Elections in capitalist societies are the means for justifying and validating the system and shutting down dissent. Through elections, the ruling class gets to legitimate its rule and policies and invalidate voices of dissent, as having lost the “contest” (people’s lives depend on a contest!), so they should shut up and suffer the consequences quietly, and I mean suffer literally, as in going hungry and not having shelter over their heads. Elections in capitalism is as “fair” as playing a game with schoolyard bullies over who gets to eat your lunch. The game seems fair and you’re assured as much chance of winning as the bullies, but time and again, you end up losing your lunch to them.
Sanders will be the first to defend the electoral process as evidence that democracy works in America as Rachel Maddow of MSNBC excitedly exclaims, and will, like a good Democrat, give his support to Clinton should she win the nomination, despite the unfairness of the whole process. Consider this as just one example: thanks to Democratic Party “super delegates”, who are party elites counted as delegates, same as delegates elected by voters, Clinton now holds a commanding lead over Sanders in overall delegate count, after a razor-thin victory in Iowa (with a difference of about 0.3%) and a shellacking in New Hampshire, where she lost to Sanders by 22% (60% vs. 38%). Clinton has 394 delegates, both super and electorally assigned, to only 42 for Sanders. That’s because far more party elites are loyal to Clinton than Sanders. These “super delegates” are basically going against the will of their own voters and undoing their voting results.

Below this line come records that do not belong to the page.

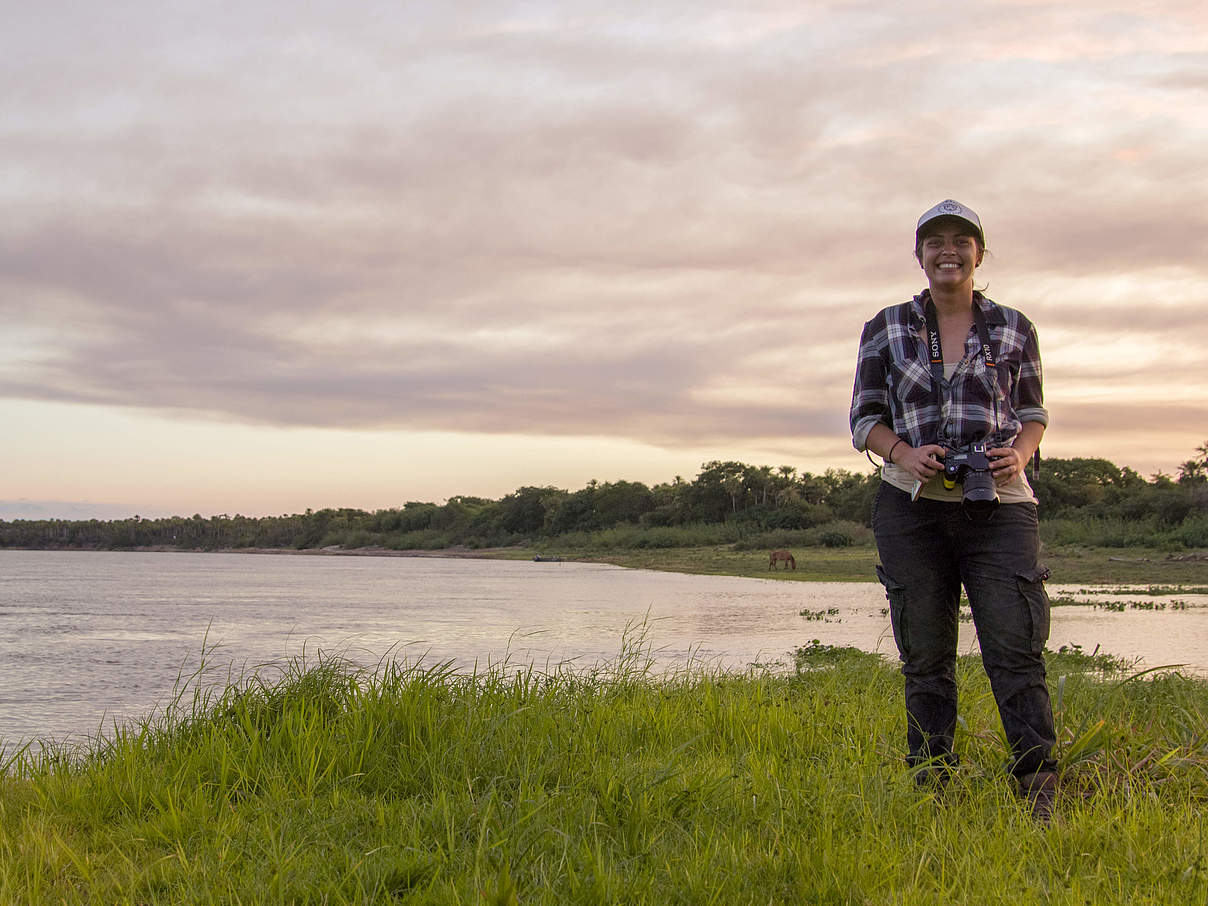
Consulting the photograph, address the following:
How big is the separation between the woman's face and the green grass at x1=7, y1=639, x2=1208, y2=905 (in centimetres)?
185

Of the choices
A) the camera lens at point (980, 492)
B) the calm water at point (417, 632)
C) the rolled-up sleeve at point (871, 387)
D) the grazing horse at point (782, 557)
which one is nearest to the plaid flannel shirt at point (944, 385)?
the rolled-up sleeve at point (871, 387)

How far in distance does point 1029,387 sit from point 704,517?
2947 inches

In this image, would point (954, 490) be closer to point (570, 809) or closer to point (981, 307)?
point (981, 307)

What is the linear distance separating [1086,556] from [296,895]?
33.5m

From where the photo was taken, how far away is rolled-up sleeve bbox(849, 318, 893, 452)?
12.4 feet

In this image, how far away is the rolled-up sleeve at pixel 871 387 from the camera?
12.4ft

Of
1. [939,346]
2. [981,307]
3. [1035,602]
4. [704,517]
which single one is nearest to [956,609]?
[1035,602]

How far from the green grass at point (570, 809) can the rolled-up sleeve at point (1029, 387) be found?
4.34 ft

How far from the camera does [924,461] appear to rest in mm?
3355

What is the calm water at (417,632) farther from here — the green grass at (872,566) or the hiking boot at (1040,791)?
the green grass at (872,566)

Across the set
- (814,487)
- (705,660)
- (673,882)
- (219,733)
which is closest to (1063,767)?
(673,882)

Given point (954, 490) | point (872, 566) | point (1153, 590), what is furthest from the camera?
point (872, 566)

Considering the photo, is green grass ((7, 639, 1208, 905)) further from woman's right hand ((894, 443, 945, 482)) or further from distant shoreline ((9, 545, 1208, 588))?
distant shoreline ((9, 545, 1208, 588))

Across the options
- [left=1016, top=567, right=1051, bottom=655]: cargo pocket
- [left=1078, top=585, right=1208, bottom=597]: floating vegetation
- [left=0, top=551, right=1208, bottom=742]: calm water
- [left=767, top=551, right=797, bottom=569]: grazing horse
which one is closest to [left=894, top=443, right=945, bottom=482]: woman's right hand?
[left=1016, top=567, right=1051, bottom=655]: cargo pocket
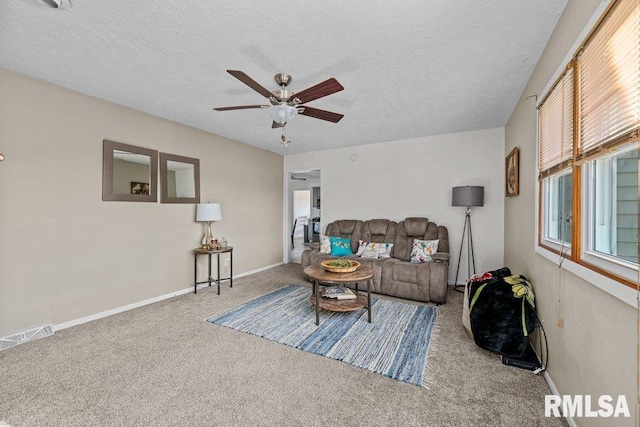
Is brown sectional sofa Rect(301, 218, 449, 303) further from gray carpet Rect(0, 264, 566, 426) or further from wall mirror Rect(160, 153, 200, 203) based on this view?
wall mirror Rect(160, 153, 200, 203)

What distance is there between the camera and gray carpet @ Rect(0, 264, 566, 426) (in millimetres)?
1582

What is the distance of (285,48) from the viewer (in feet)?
6.71

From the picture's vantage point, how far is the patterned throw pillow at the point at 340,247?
4.50 m

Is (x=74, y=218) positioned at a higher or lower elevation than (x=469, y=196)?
lower

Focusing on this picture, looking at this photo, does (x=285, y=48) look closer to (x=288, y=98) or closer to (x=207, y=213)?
(x=288, y=98)

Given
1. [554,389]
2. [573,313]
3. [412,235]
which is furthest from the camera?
[412,235]

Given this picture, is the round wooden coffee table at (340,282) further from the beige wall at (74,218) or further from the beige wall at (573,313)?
the beige wall at (74,218)

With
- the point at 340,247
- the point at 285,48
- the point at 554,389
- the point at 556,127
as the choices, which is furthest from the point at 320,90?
the point at 340,247

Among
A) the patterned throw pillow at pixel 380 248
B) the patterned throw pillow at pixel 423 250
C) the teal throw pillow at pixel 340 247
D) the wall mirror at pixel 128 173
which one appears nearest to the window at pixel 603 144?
the patterned throw pillow at pixel 423 250

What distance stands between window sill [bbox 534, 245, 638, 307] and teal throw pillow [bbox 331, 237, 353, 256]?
9.92ft

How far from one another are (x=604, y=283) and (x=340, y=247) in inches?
138

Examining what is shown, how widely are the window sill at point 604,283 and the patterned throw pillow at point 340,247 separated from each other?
3.03m

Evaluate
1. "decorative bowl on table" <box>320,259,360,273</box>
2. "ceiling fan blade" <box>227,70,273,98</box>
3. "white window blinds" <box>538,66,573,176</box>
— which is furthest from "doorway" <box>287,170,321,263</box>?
"white window blinds" <box>538,66,573,176</box>

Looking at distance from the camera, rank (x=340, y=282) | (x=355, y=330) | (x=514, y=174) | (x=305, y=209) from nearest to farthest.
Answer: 1. (x=355, y=330)
2. (x=340, y=282)
3. (x=514, y=174)
4. (x=305, y=209)
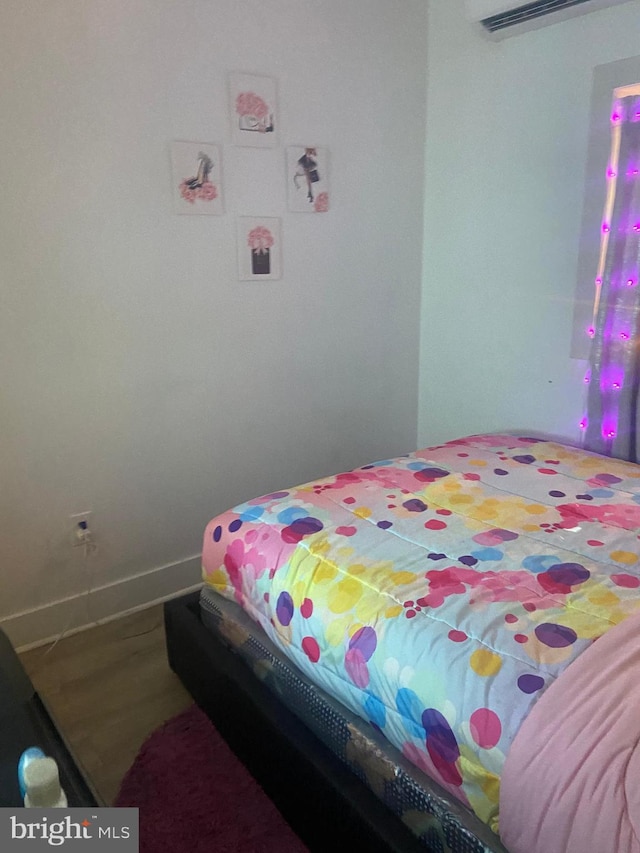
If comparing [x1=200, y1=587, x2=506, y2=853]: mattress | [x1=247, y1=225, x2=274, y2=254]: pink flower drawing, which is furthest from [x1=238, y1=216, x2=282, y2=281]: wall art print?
[x1=200, y1=587, x2=506, y2=853]: mattress

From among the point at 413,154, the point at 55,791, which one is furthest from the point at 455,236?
the point at 55,791

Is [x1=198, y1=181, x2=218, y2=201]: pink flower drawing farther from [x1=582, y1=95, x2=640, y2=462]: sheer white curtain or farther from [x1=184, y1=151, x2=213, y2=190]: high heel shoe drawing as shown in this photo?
[x1=582, y1=95, x2=640, y2=462]: sheer white curtain

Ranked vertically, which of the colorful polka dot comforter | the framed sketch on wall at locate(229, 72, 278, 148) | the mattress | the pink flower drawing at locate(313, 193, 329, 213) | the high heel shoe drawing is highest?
the framed sketch on wall at locate(229, 72, 278, 148)

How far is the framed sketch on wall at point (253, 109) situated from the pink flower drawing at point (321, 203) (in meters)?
0.30

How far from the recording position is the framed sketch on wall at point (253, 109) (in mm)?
2500

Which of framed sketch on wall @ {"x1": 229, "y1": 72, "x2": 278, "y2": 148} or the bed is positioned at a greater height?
framed sketch on wall @ {"x1": 229, "y1": 72, "x2": 278, "y2": 148}

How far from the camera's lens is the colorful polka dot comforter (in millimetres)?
1290

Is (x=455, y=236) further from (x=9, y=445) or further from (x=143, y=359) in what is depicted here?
(x=9, y=445)

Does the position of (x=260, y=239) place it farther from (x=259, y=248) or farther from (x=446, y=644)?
(x=446, y=644)

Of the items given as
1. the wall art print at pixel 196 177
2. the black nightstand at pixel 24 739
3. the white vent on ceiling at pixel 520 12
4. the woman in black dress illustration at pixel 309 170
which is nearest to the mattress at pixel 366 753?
the black nightstand at pixel 24 739

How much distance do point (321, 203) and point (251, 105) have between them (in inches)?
19.1

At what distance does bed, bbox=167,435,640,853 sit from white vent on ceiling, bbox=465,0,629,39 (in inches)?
64.2

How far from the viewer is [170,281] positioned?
249cm

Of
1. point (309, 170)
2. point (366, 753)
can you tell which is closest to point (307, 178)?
point (309, 170)
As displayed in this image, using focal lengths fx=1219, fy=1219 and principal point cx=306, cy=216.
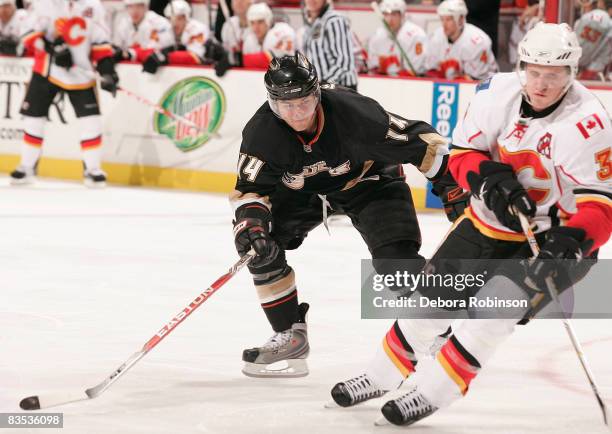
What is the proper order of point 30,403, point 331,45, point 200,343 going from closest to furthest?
point 30,403 → point 200,343 → point 331,45

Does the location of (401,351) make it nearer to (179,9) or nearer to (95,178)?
(95,178)

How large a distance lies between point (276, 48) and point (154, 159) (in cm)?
117

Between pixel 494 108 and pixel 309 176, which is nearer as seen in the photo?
Answer: pixel 494 108

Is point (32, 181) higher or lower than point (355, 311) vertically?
lower

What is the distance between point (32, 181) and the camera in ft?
28.0

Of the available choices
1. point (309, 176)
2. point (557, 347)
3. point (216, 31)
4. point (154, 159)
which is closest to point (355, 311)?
point (557, 347)

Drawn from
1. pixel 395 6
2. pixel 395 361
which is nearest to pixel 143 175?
pixel 395 6

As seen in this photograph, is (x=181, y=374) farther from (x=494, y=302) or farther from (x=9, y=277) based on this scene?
(x=9, y=277)

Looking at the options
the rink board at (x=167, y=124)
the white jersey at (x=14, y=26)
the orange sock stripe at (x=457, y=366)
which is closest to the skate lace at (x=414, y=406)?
the orange sock stripe at (x=457, y=366)

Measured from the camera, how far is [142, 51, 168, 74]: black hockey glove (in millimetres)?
8344

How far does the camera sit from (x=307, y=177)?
12.0 ft

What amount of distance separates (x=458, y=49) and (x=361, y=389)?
209 inches

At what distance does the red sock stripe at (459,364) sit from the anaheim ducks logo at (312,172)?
0.77m

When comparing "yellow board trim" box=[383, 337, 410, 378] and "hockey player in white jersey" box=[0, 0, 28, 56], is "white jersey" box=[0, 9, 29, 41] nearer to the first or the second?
"hockey player in white jersey" box=[0, 0, 28, 56]
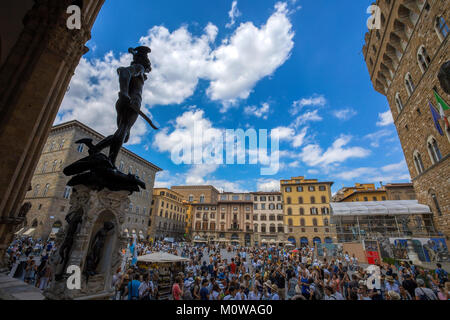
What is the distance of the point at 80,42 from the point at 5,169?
5046 mm

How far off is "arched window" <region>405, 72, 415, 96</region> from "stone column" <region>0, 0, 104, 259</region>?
72.3 feet

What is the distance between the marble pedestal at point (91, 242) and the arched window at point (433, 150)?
63.8ft

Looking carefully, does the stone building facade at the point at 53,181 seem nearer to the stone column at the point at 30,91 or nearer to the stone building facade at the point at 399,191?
the stone column at the point at 30,91

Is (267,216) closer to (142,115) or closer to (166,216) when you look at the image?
(166,216)

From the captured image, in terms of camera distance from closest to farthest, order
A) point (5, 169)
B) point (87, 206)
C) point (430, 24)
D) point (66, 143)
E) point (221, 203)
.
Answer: point (87, 206)
point (5, 169)
point (430, 24)
point (66, 143)
point (221, 203)

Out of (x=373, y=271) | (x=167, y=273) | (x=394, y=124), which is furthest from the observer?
(x=394, y=124)

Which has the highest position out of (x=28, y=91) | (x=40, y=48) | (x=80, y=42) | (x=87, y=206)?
(x=80, y=42)

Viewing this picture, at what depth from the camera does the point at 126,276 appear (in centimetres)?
711

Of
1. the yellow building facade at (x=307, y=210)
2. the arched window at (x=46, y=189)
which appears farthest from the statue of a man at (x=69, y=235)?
the yellow building facade at (x=307, y=210)

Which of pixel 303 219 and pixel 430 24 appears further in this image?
pixel 303 219

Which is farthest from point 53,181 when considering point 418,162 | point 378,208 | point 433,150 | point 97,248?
point 418,162

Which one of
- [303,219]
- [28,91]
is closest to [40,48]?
[28,91]

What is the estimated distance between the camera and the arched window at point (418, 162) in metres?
16.7
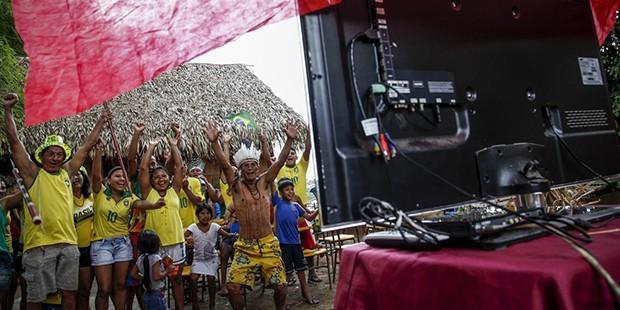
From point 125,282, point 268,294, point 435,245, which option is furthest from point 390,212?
point 268,294

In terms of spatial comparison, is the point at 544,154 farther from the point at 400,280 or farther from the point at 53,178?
the point at 53,178

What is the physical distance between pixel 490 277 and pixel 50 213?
438cm

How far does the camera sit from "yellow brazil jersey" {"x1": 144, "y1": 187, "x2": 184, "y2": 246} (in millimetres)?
5246

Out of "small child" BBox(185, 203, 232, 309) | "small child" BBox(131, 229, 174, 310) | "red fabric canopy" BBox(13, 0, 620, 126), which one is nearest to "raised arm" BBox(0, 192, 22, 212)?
"small child" BBox(131, 229, 174, 310)

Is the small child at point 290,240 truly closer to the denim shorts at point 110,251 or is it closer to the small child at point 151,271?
the small child at point 151,271

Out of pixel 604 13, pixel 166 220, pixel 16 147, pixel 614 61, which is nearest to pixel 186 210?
pixel 166 220

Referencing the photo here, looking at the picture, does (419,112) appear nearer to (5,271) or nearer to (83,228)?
(83,228)

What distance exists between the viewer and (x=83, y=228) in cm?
495

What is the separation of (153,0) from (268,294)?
5.66m

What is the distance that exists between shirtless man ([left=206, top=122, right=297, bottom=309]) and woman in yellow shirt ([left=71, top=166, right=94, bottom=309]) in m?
1.59

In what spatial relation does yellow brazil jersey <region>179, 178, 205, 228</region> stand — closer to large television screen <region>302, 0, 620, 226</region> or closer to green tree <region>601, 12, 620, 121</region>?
large television screen <region>302, 0, 620, 226</region>

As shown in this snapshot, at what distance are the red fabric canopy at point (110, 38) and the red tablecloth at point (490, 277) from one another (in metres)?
0.94

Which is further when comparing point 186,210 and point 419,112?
point 186,210

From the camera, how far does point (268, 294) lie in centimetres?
654
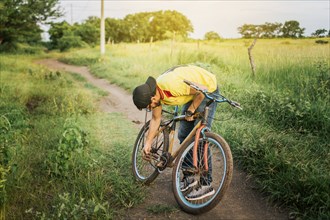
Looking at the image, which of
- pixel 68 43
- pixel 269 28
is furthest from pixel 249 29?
pixel 68 43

What we’re witnessing is similar to what we witnessed in 2008, with Obama’s candidacy. Many, especially among the minorities and young people, who had long given up on the system and were not participants to elections, voted for him, only to once again lose their lunch to bullies and become disillusioned. “History repeats itself, first as tragedy and then as comedy” (Karl Marx). This time around, the whole thing may look ridiculous enough to pass as “comedy”.